Putting the books aside, she turned to the lettered tiles from the Scrabble game that she had purchased. She didn’t possess a silver bowl, didn’t need one. She had no desire to engage in divination. Now and then over the years, she’d heard people warn that playing with a Ouija board could be dangerous, that when you posed questions to it and received answers, the responses didn’t come from the board, but from some spirit realm, from an entity that was not necessarily benign. And even if that entity didn’t boldly deceive and mislead with its answers, you had opened a door to it by initiating contact, after which it might not remain content to stay with the dead or the damned or with whomever it currently hung out. For other reasons—surfing, books, boys—Bibi had never been interested in Ouija boards. She had not given much credence to the notion of malevolent entities crouched in some Otherwhere, waiting for unsuspecting and ignorant humans to open a mystical gate for them. But if there might be any truth to such beliefs, Scrabblemancy would be no less dangerous than seeking answers from the Ouija. Besides, she wasn’t going to thrust a needle through the meat of her thumb, especially considering that she suspected the answer to Ashley’s whereabouts had already been conjured by Calida Butterfly in the hour before she’d been murdered.

Someone knocked softly on the motel-room door. Three quick faint raps.

What fresh hell is this? She drew the pistol and got to her feet and waited.

When the knock was not repeated, she went to the door and peered through the fisheye lens into a self-distorted world herewith further distorted. In the fall of light from the exterior lamp directly above the door, neither Death nor anyone else stood at her threshold in the atmospheric fog. She kept one eye to the lens, in case her elusive visitor returned to knock again. A minute passed, and then another, and her patience wasn’t rewarded.

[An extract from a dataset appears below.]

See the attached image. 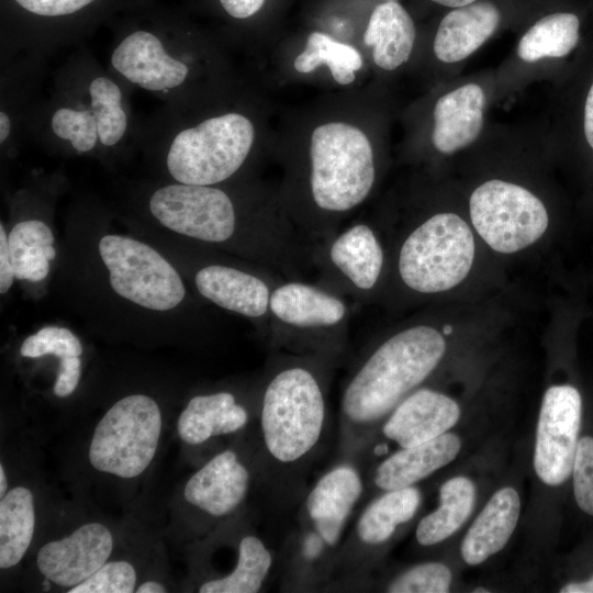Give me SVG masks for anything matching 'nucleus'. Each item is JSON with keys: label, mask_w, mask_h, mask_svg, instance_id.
<instances>
[{"label": "nucleus", "mask_w": 593, "mask_h": 593, "mask_svg": "<svg viewBox=\"0 0 593 593\" xmlns=\"http://www.w3.org/2000/svg\"><path fill=\"white\" fill-rule=\"evenodd\" d=\"M447 343L430 322L406 324L370 344L354 362L339 404V459L359 461L385 417L421 388Z\"/></svg>", "instance_id": "nucleus-1"}, {"label": "nucleus", "mask_w": 593, "mask_h": 593, "mask_svg": "<svg viewBox=\"0 0 593 593\" xmlns=\"http://www.w3.org/2000/svg\"><path fill=\"white\" fill-rule=\"evenodd\" d=\"M334 368L310 356L273 351L258 393L259 432L268 481L295 490L315 460L328 425Z\"/></svg>", "instance_id": "nucleus-2"}, {"label": "nucleus", "mask_w": 593, "mask_h": 593, "mask_svg": "<svg viewBox=\"0 0 593 593\" xmlns=\"http://www.w3.org/2000/svg\"><path fill=\"white\" fill-rule=\"evenodd\" d=\"M376 179L373 149L361 130L342 122L317 126L311 136L301 203L306 202L292 222L312 244L329 237L339 230L342 217L366 201Z\"/></svg>", "instance_id": "nucleus-3"}, {"label": "nucleus", "mask_w": 593, "mask_h": 593, "mask_svg": "<svg viewBox=\"0 0 593 593\" xmlns=\"http://www.w3.org/2000/svg\"><path fill=\"white\" fill-rule=\"evenodd\" d=\"M347 298L303 278H283L269 301L267 343L271 353L318 358L333 368L348 349Z\"/></svg>", "instance_id": "nucleus-4"}, {"label": "nucleus", "mask_w": 593, "mask_h": 593, "mask_svg": "<svg viewBox=\"0 0 593 593\" xmlns=\"http://www.w3.org/2000/svg\"><path fill=\"white\" fill-rule=\"evenodd\" d=\"M475 254L470 226L452 212H438L413 225L395 245L393 287L411 296H432L460 284Z\"/></svg>", "instance_id": "nucleus-5"}, {"label": "nucleus", "mask_w": 593, "mask_h": 593, "mask_svg": "<svg viewBox=\"0 0 593 593\" xmlns=\"http://www.w3.org/2000/svg\"><path fill=\"white\" fill-rule=\"evenodd\" d=\"M254 135L251 122L238 113L204 120L175 136L167 155L168 171L180 183L223 182L246 161Z\"/></svg>", "instance_id": "nucleus-6"}, {"label": "nucleus", "mask_w": 593, "mask_h": 593, "mask_svg": "<svg viewBox=\"0 0 593 593\" xmlns=\"http://www.w3.org/2000/svg\"><path fill=\"white\" fill-rule=\"evenodd\" d=\"M311 259L318 283L358 303L376 300L385 287V245L367 222H356L313 243Z\"/></svg>", "instance_id": "nucleus-7"}, {"label": "nucleus", "mask_w": 593, "mask_h": 593, "mask_svg": "<svg viewBox=\"0 0 593 593\" xmlns=\"http://www.w3.org/2000/svg\"><path fill=\"white\" fill-rule=\"evenodd\" d=\"M161 432L158 404L144 394L127 395L98 423L89 448L91 466L120 478L139 475L152 462Z\"/></svg>", "instance_id": "nucleus-8"}, {"label": "nucleus", "mask_w": 593, "mask_h": 593, "mask_svg": "<svg viewBox=\"0 0 593 593\" xmlns=\"http://www.w3.org/2000/svg\"><path fill=\"white\" fill-rule=\"evenodd\" d=\"M471 223L493 250L513 254L545 234L549 216L545 204L528 189L492 179L480 184L469 200Z\"/></svg>", "instance_id": "nucleus-9"}, {"label": "nucleus", "mask_w": 593, "mask_h": 593, "mask_svg": "<svg viewBox=\"0 0 593 593\" xmlns=\"http://www.w3.org/2000/svg\"><path fill=\"white\" fill-rule=\"evenodd\" d=\"M112 289L152 311H169L186 296L178 271L149 245L123 235H105L98 245Z\"/></svg>", "instance_id": "nucleus-10"}, {"label": "nucleus", "mask_w": 593, "mask_h": 593, "mask_svg": "<svg viewBox=\"0 0 593 593\" xmlns=\"http://www.w3.org/2000/svg\"><path fill=\"white\" fill-rule=\"evenodd\" d=\"M421 503V491L414 485L383 491L370 501L342 542L333 575L357 585L374 549L388 544L415 516Z\"/></svg>", "instance_id": "nucleus-11"}, {"label": "nucleus", "mask_w": 593, "mask_h": 593, "mask_svg": "<svg viewBox=\"0 0 593 593\" xmlns=\"http://www.w3.org/2000/svg\"><path fill=\"white\" fill-rule=\"evenodd\" d=\"M284 277L253 261L248 266L209 261L197 267V291L216 306L250 320L267 339L269 301L273 287Z\"/></svg>", "instance_id": "nucleus-12"}, {"label": "nucleus", "mask_w": 593, "mask_h": 593, "mask_svg": "<svg viewBox=\"0 0 593 593\" xmlns=\"http://www.w3.org/2000/svg\"><path fill=\"white\" fill-rule=\"evenodd\" d=\"M581 411V395L572 385H552L544 394L537 425L534 468L547 485H560L572 473Z\"/></svg>", "instance_id": "nucleus-13"}, {"label": "nucleus", "mask_w": 593, "mask_h": 593, "mask_svg": "<svg viewBox=\"0 0 593 593\" xmlns=\"http://www.w3.org/2000/svg\"><path fill=\"white\" fill-rule=\"evenodd\" d=\"M359 466L358 461L339 459L315 481L299 511V524L317 533L337 552L365 491Z\"/></svg>", "instance_id": "nucleus-14"}, {"label": "nucleus", "mask_w": 593, "mask_h": 593, "mask_svg": "<svg viewBox=\"0 0 593 593\" xmlns=\"http://www.w3.org/2000/svg\"><path fill=\"white\" fill-rule=\"evenodd\" d=\"M113 538L102 524L88 523L37 552L40 572L59 586L72 588L99 570L112 552Z\"/></svg>", "instance_id": "nucleus-15"}, {"label": "nucleus", "mask_w": 593, "mask_h": 593, "mask_svg": "<svg viewBox=\"0 0 593 593\" xmlns=\"http://www.w3.org/2000/svg\"><path fill=\"white\" fill-rule=\"evenodd\" d=\"M253 474L233 449L212 457L187 481L184 500L211 518L233 514L246 500Z\"/></svg>", "instance_id": "nucleus-16"}, {"label": "nucleus", "mask_w": 593, "mask_h": 593, "mask_svg": "<svg viewBox=\"0 0 593 593\" xmlns=\"http://www.w3.org/2000/svg\"><path fill=\"white\" fill-rule=\"evenodd\" d=\"M459 417V405L452 399L419 388L400 402L379 428L387 439L406 448L447 433Z\"/></svg>", "instance_id": "nucleus-17"}, {"label": "nucleus", "mask_w": 593, "mask_h": 593, "mask_svg": "<svg viewBox=\"0 0 593 593\" xmlns=\"http://www.w3.org/2000/svg\"><path fill=\"white\" fill-rule=\"evenodd\" d=\"M112 66L131 82L149 91H163L180 86L188 67L168 55L160 40L150 32L136 31L114 49Z\"/></svg>", "instance_id": "nucleus-18"}, {"label": "nucleus", "mask_w": 593, "mask_h": 593, "mask_svg": "<svg viewBox=\"0 0 593 593\" xmlns=\"http://www.w3.org/2000/svg\"><path fill=\"white\" fill-rule=\"evenodd\" d=\"M460 447L457 435L444 433L425 443L400 448L376 467L372 484L382 492L412 486L451 462Z\"/></svg>", "instance_id": "nucleus-19"}, {"label": "nucleus", "mask_w": 593, "mask_h": 593, "mask_svg": "<svg viewBox=\"0 0 593 593\" xmlns=\"http://www.w3.org/2000/svg\"><path fill=\"white\" fill-rule=\"evenodd\" d=\"M485 94L477 83L463 85L440 97L434 108V147L450 154L477 139L483 125Z\"/></svg>", "instance_id": "nucleus-20"}, {"label": "nucleus", "mask_w": 593, "mask_h": 593, "mask_svg": "<svg viewBox=\"0 0 593 593\" xmlns=\"http://www.w3.org/2000/svg\"><path fill=\"white\" fill-rule=\"evenodd\" d=\"M501 13L490 1L454 8L441 20L434 40L435 56L443 63H457L475 52L495 32Z\"/></svg>", "instance_id": "nucleus-21"}, {"label": "nucleus", "mask_w": 593, "mask_h": 593, "mask_svg": "<svg viewBox=\"0 0 593 593\" xmlns=\"http://www.w3.org/2000/svg\"><path fill=\"white\" fill-rule=\"evenodd\" d=\"M249 422V412L230 391L193 396L180 413L177 430L189 445L242 430Z\"/></svg>", "instance_id": "nucleus-22"}, {"label": "nucleus", "mask_w": 593, "mask_h": 593, "mask_svg": "<svg viewBox=\"0 0 593 593\" xmlns=\"http://www.w3.org/2000/svg\"><path fill=\"white\" fill-rule=\"evenodd\" d=\"M519 510L521 501L515 489L506 486L496 491L462 540L465 562L480 564L502 550L516 527Z\"/></svg>", "instance_id": "nucleus-23"}, {"label": "nucleus", "mask_w": 593, "mask_h": 593, "mask_svg": "<svg viewBox=\"0 0 593 593\" xmlns=\"http://www.w3.org/2000/svg\"><path fill=\"white\" fill-rule=\"evenodd\" d=\"M415 36V25L409 12L395 0H387L373 9L363 42L372 47L377 66L394 70L410 58Z\"/></svg>", "instance_id": "nucleus-24"}, {"label": "nucleus", "mask_w": 593, "mask_h": 593, "mask_svg": "<svg viewBox=\"0 0 593 593\" xmlns=\"http://www.w3.org/2000/svg\"><path fill=\"white\" fill-rule=\"evenodd\" d=\"M286 553V586L301 591L329 581L338 556L317 533L300 524L290 537Z\"/></svg>", "instance_id": "nucleus-25"}, {"label": "nucleus", "mask_w": 593, "mask_h": 593, "mask_svg": "<svg viewBox=\"0 0 593 593\" xmlns=\"http://www.w3.org/2000/svg\"><path fill=\"white\" fill-rule=\"evenodd\" d=\"M474 504V485L466 477L446 481L439 491V506L423 517L415 532L422 546H433L450 537L470 516Z\"/></svg>", "instance_id": "nucleus-26"}, {"label": "nucleus", "mask_w": 593, "mask_h": 593, "mask_svg": "<svg viewBox=\"0 0 593 593\" xmlns=\"http://www.w3.org/2000/svg\"><path fill=\"white\" fill-rule=\"evenodd\" d=\"M15 279L38 282L49 272L56 257L54 234L46 223L26 220L15 224L8 235Z\"/></svg>", "instance_id": "nucleus-27"}, {"label": "nucleus", "mask_w": 593, "mask_h": 593, "mask_svg": "<svg viewBox=\"0 0 593 593\" xmlns=\"http://www.w3.org/2000/svg\"><path fill=\"white\" fill-rule=\"evenodd\" d=\"M35 512L32 492L15 486L0 501V568L18 564L25 555L34 533Z\"/></svg>", "instance_id": "nucleus-28"}, {"label": "nucleus", "mask_w": 593, "mask_h": 593, "mask_svg": "<svg viewBox=\"0 0 593 593\" xmlns=\"http://www.w3.org/2000/svg\"><path fill=\"white\" fill-rule=\"evenodd\" d=\"M238 550L235 570L226 577L203 582L200 593H256L262 589L273 567L271 549L259 536L247 534L240 538Z\"/></svg>", "instance_id": "nucleus-29"}, {"label": "nucleus", "mask_w": 593, "mask_h": 593, "mask_svg": "<svg viewBox=\"0 0 593 593\" xmlns=\"http://www.w3.org/2000/svg\"><path fill=\"white\" fill-rule=\"evenodd\" d=\"M580 20L574 13L556 12L538 20L522 36L517 54L534 63L545 57H564L578 44Z\"/></svg>", "instance_id": "nucleus-30"}, {"label": "nucleus", "mask_w": 593, "mask_h": 593, "mask_svg": "<svg viewBox=\"0 0 593 593\" xmlns=\"http://www.w3.org/2000/svg\"><path fill=\"white\" fill-rule=\"evenodd\" d=\"M321 65H326L340 85L355 80V71L362 66L360 53L351 45L335 41L322 32H312L306 40L305 49L294 60L296 71L307 74Z\"/></svg>", "instance_id": "nucleus-31"}, {"label": "nucleus", "mask_w": 593, "mask_h": 593, "mask_svg": "<svg viewBox=\"0 0 593 593\" xmlns=\"http://www.w3.org/2000/svg\"><path fill=\"white\" fill-rule=\"evenodd\" d=\"M89 94L99 139L103 145L112 146L122 138L127 126V118L121 107V90L112 80L97 77L89 86Z\"/></svg>", "instance_id": "nucleus-32"}, {"label": "nucleus", "mask_w": 593, "mask_h": 593, "mask_svg": "<svg viewBox=\"0 0 593 593\" xmlns=\"http://www.w3.org/2000/svg\"><path fill=\"white\" fill-rule=\"evenodd\" d=\"M452 575L440 562H425L400 573L387 586L390 593H446Z\"/></svg>", "instance_id": "nucleus-33"}, {"label": "nucleus", "mask_w": 593, "mask_h": 593, "mask_svg": "<svg viewBox=\"0 0 593 593\" xmlns=\"http://www.w3.org/2000/svg\"><path fill=\"white\" fill-rule=\"evenodd\" d=\"M51 126L56 136L69 141L80 153L91 150L99 138L91 110L58 109L52 116Z\"/></svg>", "instance_id": "nucleus-34"}, {"label": "nucleus", "mask_w": 593, "mask_h": 593, "mask_svg": "<svg viewBox=\"0 0 593 593\" xmlns=\"http://www.w3.org/2000/svg\"><path fill=\"white\" fill-rule=\"evenodd\" d=\"M20 354L27 358H38L45 355H55L60 359L80 357L82 345L68 328L45 326L25 338L21 345Z\"/></svg>", "instance_id": "nucleus-35"}, {"label": "nucleus", "mask_w": 593, "mask_h": 593, "mask_svg": "<svg viewBox=\"0 0 593 593\" xmlns=\"http://www.w3.org/2000/svg\"><path fill=\"white\" fill-rule=\"evenodd\" d=\"M136 572L127 561L105 562L92 575L68 590V593H131Z\"/></svg>", "instance_id": "nucleus-36"}, {"label": "nucleus", "mask_w": 593, "mask_h": 593, "mask_svg": "<svg viewBox=\"0 0 593 593\" xmlns=\"http://www.w3.org/2000/svg\"><path fill=\"white\" fill-rule=\"evenodd\" d=\"M572 475L578 506L593 516V437L584 436L578 441Z\"/></svg>", "instance_id": "nucleus-37"}, {"label": "nucleus", "mask_w": 593, "mask_h": 593, "mask_svg": "<svg viewBox=\"0 0 593 593\" xmlns=\"http://www.w3.org/2000/svg\"><path fill=\"white\" fill-rule=\"evenodd\" d=\"M22 8L38 15L59 16L74 13L94 0H15Z\"/></svg>", "instance_id": "nucleus-38"}, {"label": "nucleus", "mask_w": 593, "mask_h": 593, "mask_svg": "<svg viewBox=\"0 0 593 593\" xmlns=\"http://www.w3.org/2000/svg\"><path fill=\"white\" fill-rule=\"evenodd\" d=\"M81 376L80 357L60 359L59 371L54 384V393L59 398L70 395L77 388Z\"/></svg>", "instance_id": "nucleus-39"}, {"label": "nucleus", "mask_w": 593, "mask_h": 593, "mask_svg": "<svg viewBox=\"0 0 593 593\" xmlns=\"http://www.w3.org/2000/svg\"><path fill=\"white\" fill-rule=\"evenodd\" d=\"M14 270L10 256L9 239L3 224H0V292L4 294L13 283Z\"/></svg>", "instance_id": "nucleus-40"}, {"label": "nucleus", "mask_w": 593, "mask_h": 593, "mask_svg": "<svg viewBox=\"0 0 593 593\" xmlns=\"http://www.w3.org/2000/svg\"><path fill=\"white\" fill-rule=\"evenodd\" d=\"M224 10L236 19H246L257 13L265 0H220Z\"/></svg>", "instance_id": "nucleus-41"}, {"label": "nucleus", "mask_w": 593, "mask_h": 593, "mask_svg": "<svg viewBox=\"0 0 593 593\" xmlns=\"http://www.w3.org/2000/svg\"><path fill=\"white\" fill-rule=\"evenodd\" d=\"M584 135L588 144L593 149V82L584 105Z\"/></svg>", "instance_id": "nucleus-42"}, {"label": "nucleus", "mask_w": 593, "mask_h": 593, "mask_svg": "<svg viewBox=\"0 0 593 593\" xmlns=\"http://www.w3.org/2000/svg\"><path fill=\"white\" fill-rule=\"evenodd\" d=\"M561 593H593V577L584 582H573L564 585Z\"/></svg>", "instance_id": "nucleus-43"}, {"label": "nucleus", "mask_w": 593, "mask_h": 593, "mask_svg": "<svg viewBox=\"0 0 593 593\" xmlns=\"http://www.w3.org/2000/svg\"><path fill=\"white\" fill-rule=\"evenodd\" d=\"M137 593H163L166 592V589L163 584L156 581H147L142 583L137 590Z\"/></svg>", "instance_id": "nucleus-44"}, {"label": "nucleus", "mask_w": 593, "mask_h": 593, "mask_svg": "<svg viewBox=\"0 0 593 593\" xmlns=\"http://www.w3.org/2000/svg\"><path fill=\"white\" fill-rule=\"evenodd\" d=\"M11 131L10 118L3 111L0 112V142L3 143Z\"/></svg>", "instance_id": "nucleus-45"}, {"label": "nucleus", "mask_w": 593, "mask_h": 593, "mask_svg": "<svg viewBox=\"0 0 593 593\" xmlns=\"http://www.w3.org/2000/svg\"><path fill=\"white\" fill-rule=\"evenodd\" d=\"M432 1L444 7H448V8H459V7L473 3L479 0H432Z\"/></svg>", "instance_id": "nucleus-46"}, {"label": "nucleus", "mask_w": 593, "mask_h": 593, "mask_svg": "<svg viewBox=\"0 0 593 593\" xmlns=\"http://www.w3.org/2000/svg\"><path fill=\"white\" fill-rule=\"evenodd\" d=\"M7 489H8V482H7L3 465L1 463L0 465V496L1 497L5 495Z\"/></svg>", "instance_id": "nucleus-47"}, {"label": "nucleus", "mask_w": 593, "mask_h": 593, "mask_svg": "<svg viewBox=\"0 0 593 593\" xmlns=\"http://www.w3.org/2000/svg\"><path fill=\"white\" fill-rule=\"evenodd\" d=\"M473 592H474V593H479V592L488 593L489 591H488V590H484V589H482V588H478V589H474Z\"/></svg>", "instance_id": "nucleus-48"}]
</instances>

She considered going to one or both of the windows and easing aside the blackout draperies. Not a good idea. If she revealed her position, she would be an easy target.

Call the front desk? Report a prowler? Doris might still be on duty. Sympathetic Doris would believe her. No. Don’t put anyone else at risk.

There seemed to be nothing better that she could do than return to the table. The knocking had been feather-soft, almost an idea of a sound. Maybe she imagined it.

She arranged twenty-seven Scrabble tiles in two lines, one above the other, just as they had been on the round table in Calida’s home office. The first line was ASHLEY BELL. The second offered an address: ELEVEN MOONRISE WAY.